Я без зубов могу прожить,
И без ноги могу прожить,
И без руки могу прожить,
Была б рубаха, чтоб носить
На ней медали!
Но где моя душа?
Спеша
По корешам, по корешам,
Мою вы душу –
Тише, ша! –
Видали? Не видали?
Афганиста-а-н! Афганистан!
Зал слушал молча, настороженно, с недоумением. Борис исподволь, почти незаметно усиливал звучание своего голоса и ускорял ритм песни.
Поди, в двухтысячном году
В огромном цинковом гробу
Пришлют нам из Кабула
Сто тысяч ног. Сто тысяч рук
И двести тысяч наших душ –
Одна моя,
Одна моя,
Она уснула,
Как блядь в загуле!
Афганиста-ан!
Афганистан!
Теперь ритм песни уже ясно напоминал жесткий армейский марш, и Борис уже снова не то пел, не то выкрикивал речитативом резкие слова:
И будет в том гробу письмо
По-мусульмански.
Ничего!
Я вам сейчас прочту его!
Не все,
А только пару строк –
Для пробы!
«Интернациональный долг
Исполнил ты и весь твой полк.
Но где же прок?
Но где же прок?
Так пусть же будет вам урок
В гробу –
До гроба!»
И уже без рефрена, переведя маршевый ритм песни в ритм хард-рока, Борис под восхищенный рев зала допел:
Мой друг остался без ноги,
Я – без зубов,
Он – без руки.
А вы – туда же?
За что?
Зачем?
И почему?
Кому нужна – тебе? ему? –
Такая лажа –
Афганиста-а-ан!
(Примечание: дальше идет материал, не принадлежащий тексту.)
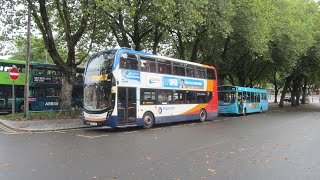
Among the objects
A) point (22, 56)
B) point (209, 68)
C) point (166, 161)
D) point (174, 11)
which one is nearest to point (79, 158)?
point (166, 161)

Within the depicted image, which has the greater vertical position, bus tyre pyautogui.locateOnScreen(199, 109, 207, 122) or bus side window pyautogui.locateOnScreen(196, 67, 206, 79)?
bus side window pyautogui.locateOnScreen(196, 67, 206, 79)

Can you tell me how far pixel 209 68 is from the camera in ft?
69.8

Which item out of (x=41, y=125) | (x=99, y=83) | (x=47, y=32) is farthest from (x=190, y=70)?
(x=41, y=125)

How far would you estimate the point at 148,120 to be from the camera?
15.8 m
Афганистан!
Резким аккордом Борис оборвал песню, но зал уже ревел и пел сам:
– Афганиста-а-ан! Афганистан!.. Еще! Еще раз! Би-и-ис!!!..
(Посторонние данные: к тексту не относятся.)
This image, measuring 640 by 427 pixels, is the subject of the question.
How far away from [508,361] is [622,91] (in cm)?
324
Музыканты ансамбля подыгрывали залу ритм только что отзвучавшей песни, но Борис стоял на сцене, словно опустошенный – бледный и молчаливый, опустив к полу руку с гитарой. Стоя за кулисой, Джуди не могла прийти в себя от изумления – неужели в России возможны такие песни? В России, о которой говорят и пишут, что здесь все под контролем партии, КГБ, милиции и цензуры! Она проследила за взглядом Бориса, устремленным поверх голов ревущей аудитории, и вдруг сообразила, куда он смотрит – он смотрел на тех милиционеров, которые все так же спокойно стояли поодаль у своих милицейских машин. И тут она поняла состояние Бориса – по его взгляду, по напряженной позе и этой безвольно опущенной руке она догадалась что он ждет… ареста. Весь его вид, разом обмякшая фигура, опущенные плечи как бы говорили – нет, я не герой, я просто выкрикнул в запале правду о своей душе, а теперь берите меня, арестовывайте…
Но милиционеры равнодушно топтались на снегу у своих машин и не двигались с места.
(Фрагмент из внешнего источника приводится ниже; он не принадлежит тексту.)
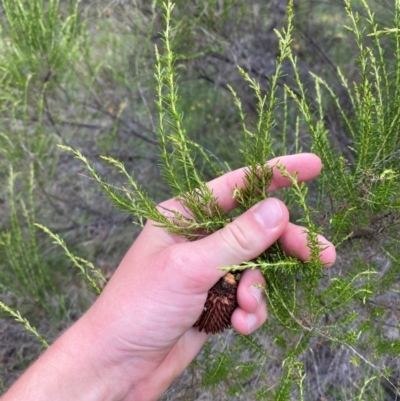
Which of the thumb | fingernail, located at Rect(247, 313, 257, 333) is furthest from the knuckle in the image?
fingernail, located at Rect(247, 313, 257, 333)

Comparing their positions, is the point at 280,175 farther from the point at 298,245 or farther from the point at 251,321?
the point at 251,321

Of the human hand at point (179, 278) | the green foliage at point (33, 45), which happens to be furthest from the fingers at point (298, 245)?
the green foliage at point (33, 45)

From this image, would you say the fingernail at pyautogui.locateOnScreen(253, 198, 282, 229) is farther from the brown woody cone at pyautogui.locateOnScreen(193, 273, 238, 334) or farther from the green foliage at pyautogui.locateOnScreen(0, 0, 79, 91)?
the green foliage at pyautogui.locateOnScreen(0, 0, 79, 91)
«Да не возьмут они тебя, не арестуют!» – захотелось крикнуть Джуди Борису. Ведь и в самом деле – как они могут арестовать его сейчас, здесь, на глазах у этой восторженно ревущей толпы поклонников?! Да эти подростки разорвут их!
Похоже, Борис и сам это понял.
– А теперь вернемся к нашему репертуару, – усмехнулся он в микрофон.
– Нет! – заорал зал. – Даешь «Афганистан!» «Афганистан»!..
И, поняв, что словами ему не переубедить толпу, Борис дал знак своим музыкантам и рванул струны своей электрогитары. Новый рок обрушился на аудиторию, смял несколько последних выкриков, требовавших песню про Афганистан, и увел зрителей-слушателей в очередную песню о любви… Через минуту все уже было, как в начале концерта – все тот же хард-рок, все те же возбужденные выкрики слушателей, пританцовывающих и выбрасывающих кулаки в такт музыке.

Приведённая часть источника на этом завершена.